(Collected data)

Start of Block

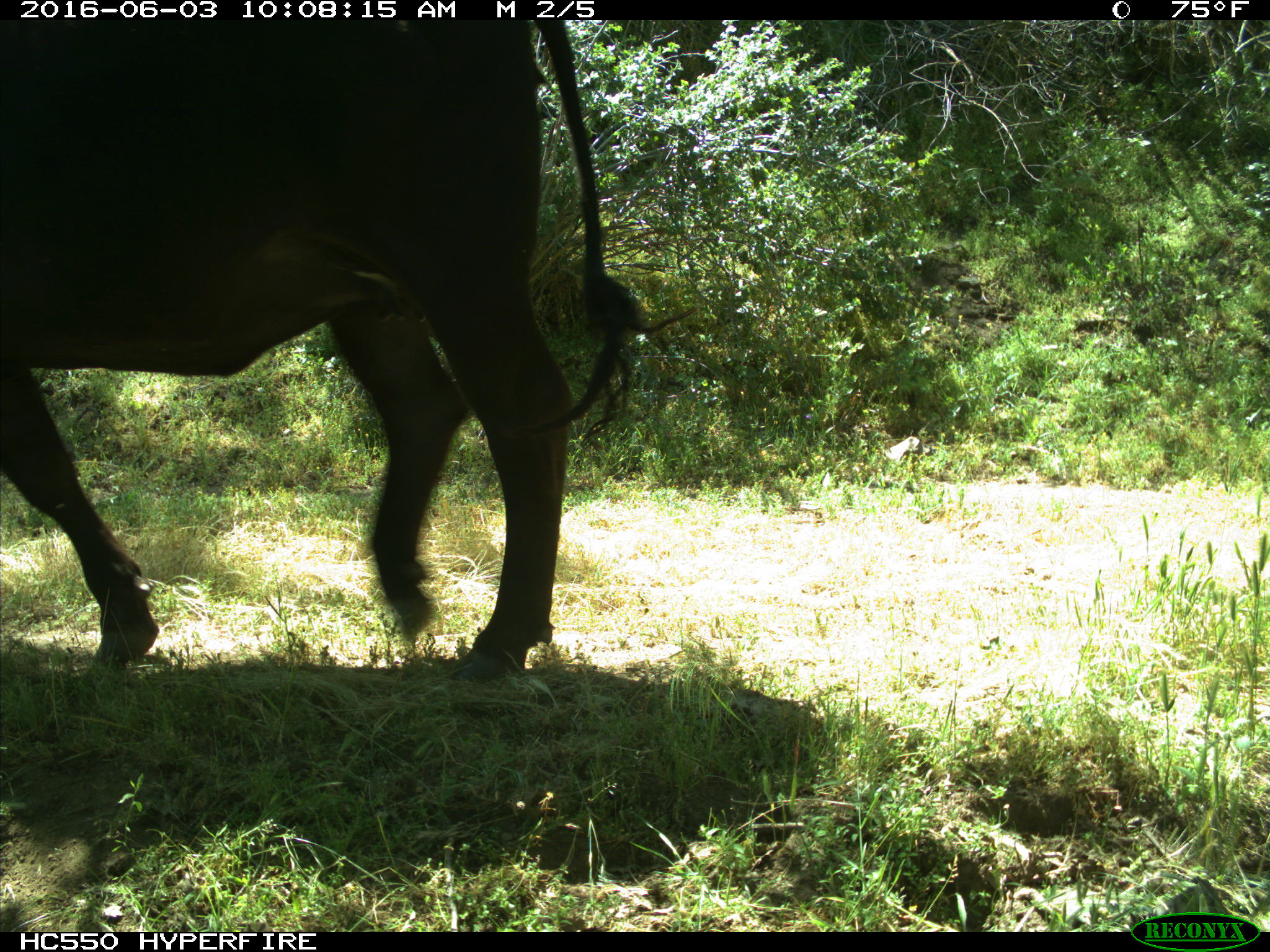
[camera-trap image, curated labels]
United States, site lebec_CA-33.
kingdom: Animalia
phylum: Chordata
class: Mammalia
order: Artiodactyla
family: Bovidae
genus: Bos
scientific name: Bos taurus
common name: domestic cow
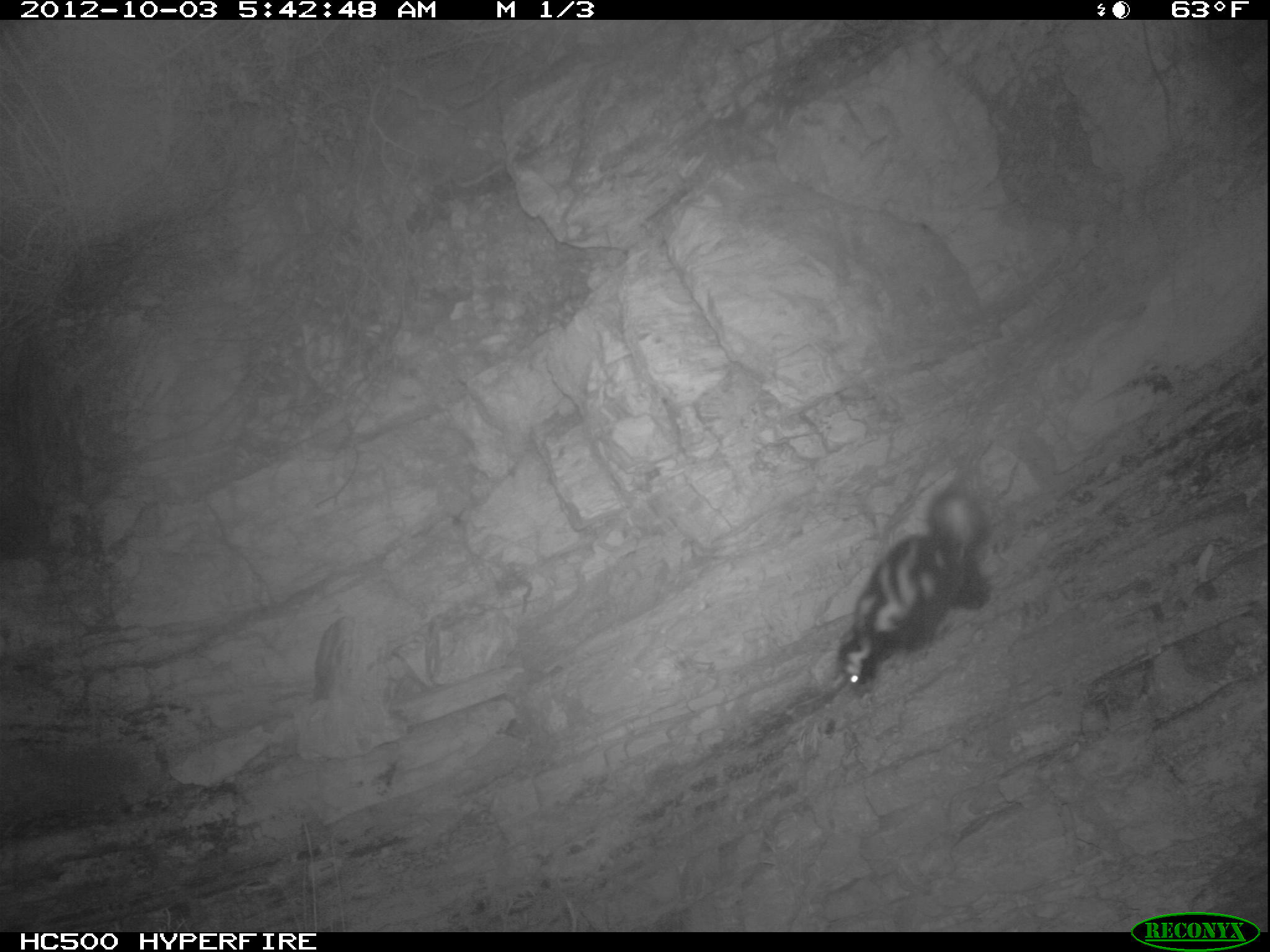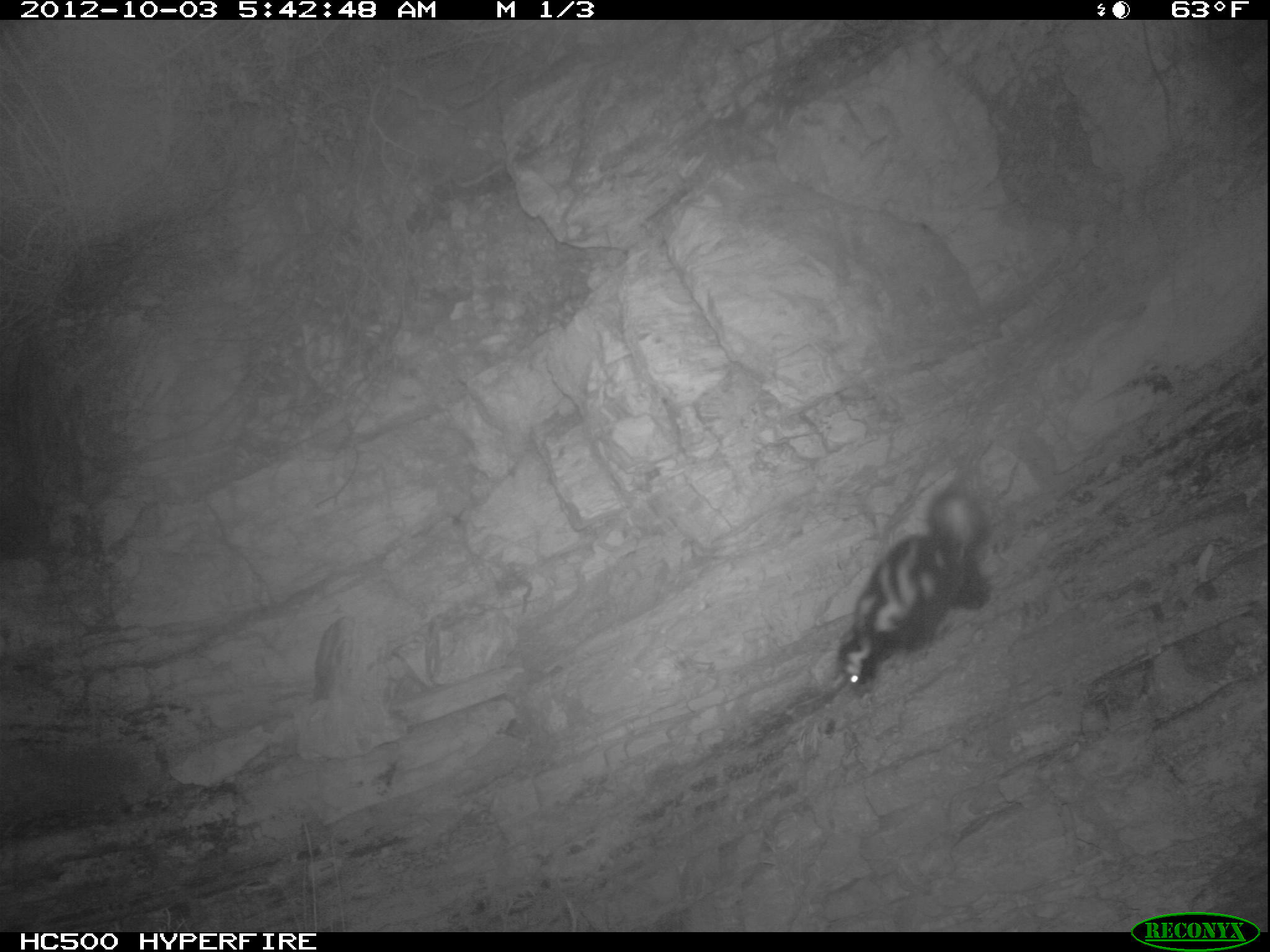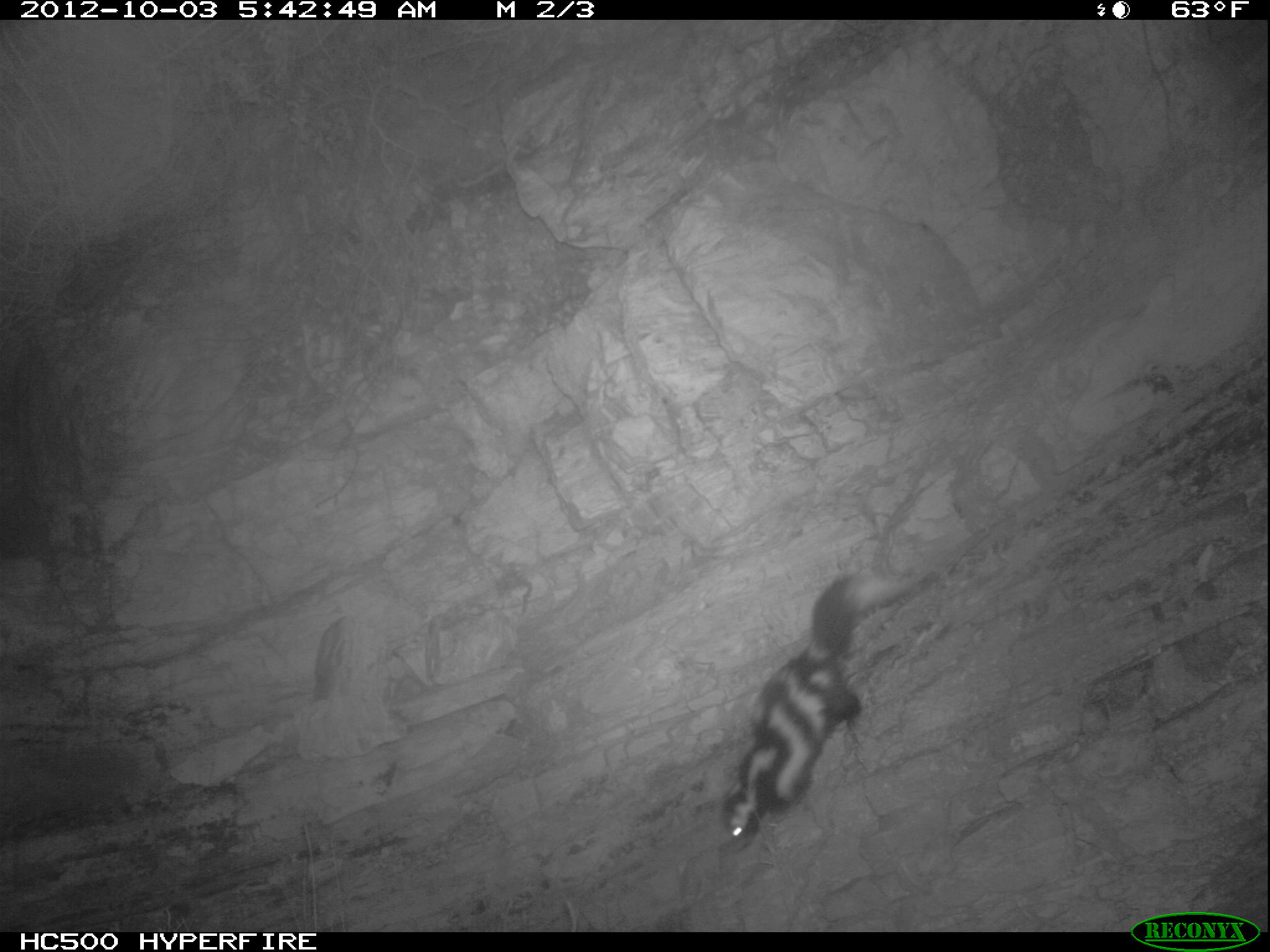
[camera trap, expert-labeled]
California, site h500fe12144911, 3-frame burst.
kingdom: Animalia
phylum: Chordata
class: Mammalia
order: Carnivora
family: Mephitidae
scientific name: Mephitidae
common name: skunk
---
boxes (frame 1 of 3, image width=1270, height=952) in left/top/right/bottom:
skunk: 836/490/990/695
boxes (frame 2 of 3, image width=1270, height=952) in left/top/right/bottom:
skunk: 837/474/990/694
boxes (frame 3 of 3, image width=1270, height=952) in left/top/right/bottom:
skunk: 719/571/915/855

End of Block

◆ What you are asked to do ◆
Restate, word for word, each line from the one with "United States, site lebec_CA-33." to the end of the entries, both included, and keep every picture out.

◆ Reply to the task ◆
United States, site lebec_CA-33.
kingdom: Animalia
phylum: Chordata
class: Mammalia
order: Artiodactyla
family: Bovidae
genus: Bos
scientific name: Bos taurus
common name: domestic cow
[camera trap, expert-labeled]
California, site h500fe12144911, 3-frame burst.
kingdom: Animalia
phylum: Chordata
class: Mammalia
order: Carnivora
family: Mephitidae
scientific name: Mephitidae
common name: skunk
---
boxes (frame 1 of 3, image width=1270, height=952) in left/top/right/bottom:
skunk: 836/490/990/695
boxes (frame 2 of 3, image width=1270, height=952) in left/top/right/bottom:
skunk: 837/474/990/694
boxes (frame 3 of 3, image width=1270, height=952) in left/top/right/bottom:
skunk: 719/571/915/855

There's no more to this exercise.